### Tâche demandée:
Dans l'extrait du jugement sur l'appel fiscal, réécrivez le passage qui commence aux mots « L'appel de la » et s'arrête après « du jugement ci-joints. », en mettant « accueilli » à la place de « rejeté ».

L'appel de la cotisation en date du 24 mars 2004 visant la période du 1er février 2000 au 31 juillet 2003, qui a été établie en vertu de la Loi sur la taxe d'accise et dont l'avis porte le numéro 0254968, est rejeté, selon les motifs du jugement ci-joints.

Signé à Ottawa, Canada, ce 2e jour de décembre 2005.

« François Angers »

Juge Angers


Référence : 2005CCI738

Date : 20051202

Dossier : 2004-4331(GST)I

ENTRE :

SCIERIE ST-ELZÉAR INC.,

appelante,

et

SA MAJESTÉ LA REINE,

intimée.

MOTIFS DU JUGEMENT

Le juge Angers

[1]      Il s'agit d'un appel d'une cotisation, dont l'avis porte le numéro 0254968, établie en vertu de la Loi sur la taxe d'accise (la « Loi » ) le 24 mars 2004 et exigeant le paiement d'un montant de 19 466,43 $ de taxe, plus des pénalités de 263,73 $ et des intérêts de 131,92 $. Cette cotisation a été établie pour la période du 1er février 2000 au 31 juillet 2003. Par décision sur opposition en date du 24 août 2004, le ministre du Revenu national (le « ministre » ) a ratifié la cotisation qu'il avait établie. L'appelante ne porte toutefois en appel que le refus d'accorder un crédit de taxe sur les intrants (CTI) de l'ordre de 1 120 $ à l'égard d'honoraires reliés à la préparation d'états financiers pour des sociétés apparentées à l'appelante, le motif du refus étant que ces honoraires n'ont pas été payés dans le cadre des activités commerciales de l'appelante conformément au paragraphe 169(1) de la Loi. Il faut comprendre que c'est l'appelante qui paie les honoraires reliés à la préparation des états financiers et des déclarations de revenus des sociétés de gestion, et cela comprend, évidemment, les déclarations relatives à la taxe sur les produits et services (TPS).

[2]      L'appelante, de son côté, soutient que le paiement des frais relatifs au maintien de la structure de son entreprise fait partie de ses activités commerciales, étant donnée la réduction importante des frais financiers qui en résulte, et que, de façon accessoire, cette structure assure un bien-être futur à ses actionnaires, qui pourront bénéficier des liquidités accumulées dans le groupe de sociétés.

[3]      La structure dont on parle a vu le jour en 1996, soit l'année où l'appelante a été constituée en société. Les actions de catégorie A de l'appelante sont toutes détenues par l'Association Coopérative forestière de St-Elzéar Inc. (Coopérative), société qui existe depuis 1944. Selon le témoignage du contrôleur de l'appelante, une structure de société par actions s'est avérée nécessaire pour contourner la difficulté que présente le fait que, dans une coopérative, les bénéfices et les liquidités réalisés ne peuvent être conservés puisqu'ils font l'objet de distribution aux membres ou de dépôt dans ce qui est appelé une réserve générale. Dans cette dernière situation, les bénéfices sont gelés.

### Données extraites:
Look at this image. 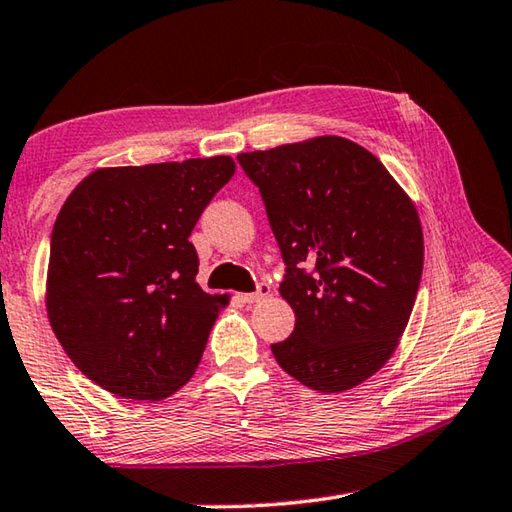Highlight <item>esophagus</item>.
Instances as JSON below:
<instances>
[{
	"label": "esophagus",
	"instance_id": "34e87169",
	"mask_svg": "<svg viewBox=\"0 0 512 512\" xmlns=\"http://www.w3.org/2000/svg\"><path fill=\"white\" fill-rule=\"evenodd\" d=\"M268 295H271V286L262 282V284L257 286L255 293H241L239 300L246 302V304H255V302H259V300H264V297H268Z\"/></svg>",
	"mask_w": 512,
	"mask_h": 512
}]
</instances>
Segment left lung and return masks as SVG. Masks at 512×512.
I'll return each instance as SVG.
<instances>
[{
  "instance_id": "1",
  "label": "left lung",
  "mask_w": 512,
  "mask_h": 512,
  "mask_svg": "<svg viewBox=\"0 0 512 512\" xmlns=\"http://www.w3.org/2000/svg\"><path fill=\"white\" fill-rule=\"evenodd\" d=\"M237 161L262 192L286 262L280 293L295 329L271 345L277 365L322 394L365 383L396 351L421 284L414 201L374 154L342 136Z\"/></svg>"
}]
</instances>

### Corrigé:
L'appel de la cotisation en date du 24 mars 2004 visant la période du 1er février 2000 au 31 juillet 2003, qui a été établie en vertu de la Loi sur la taxe d'accise et dont l'avis porte le numéro 0254968, est accueilli, selon les motifs du jugement ci-joints.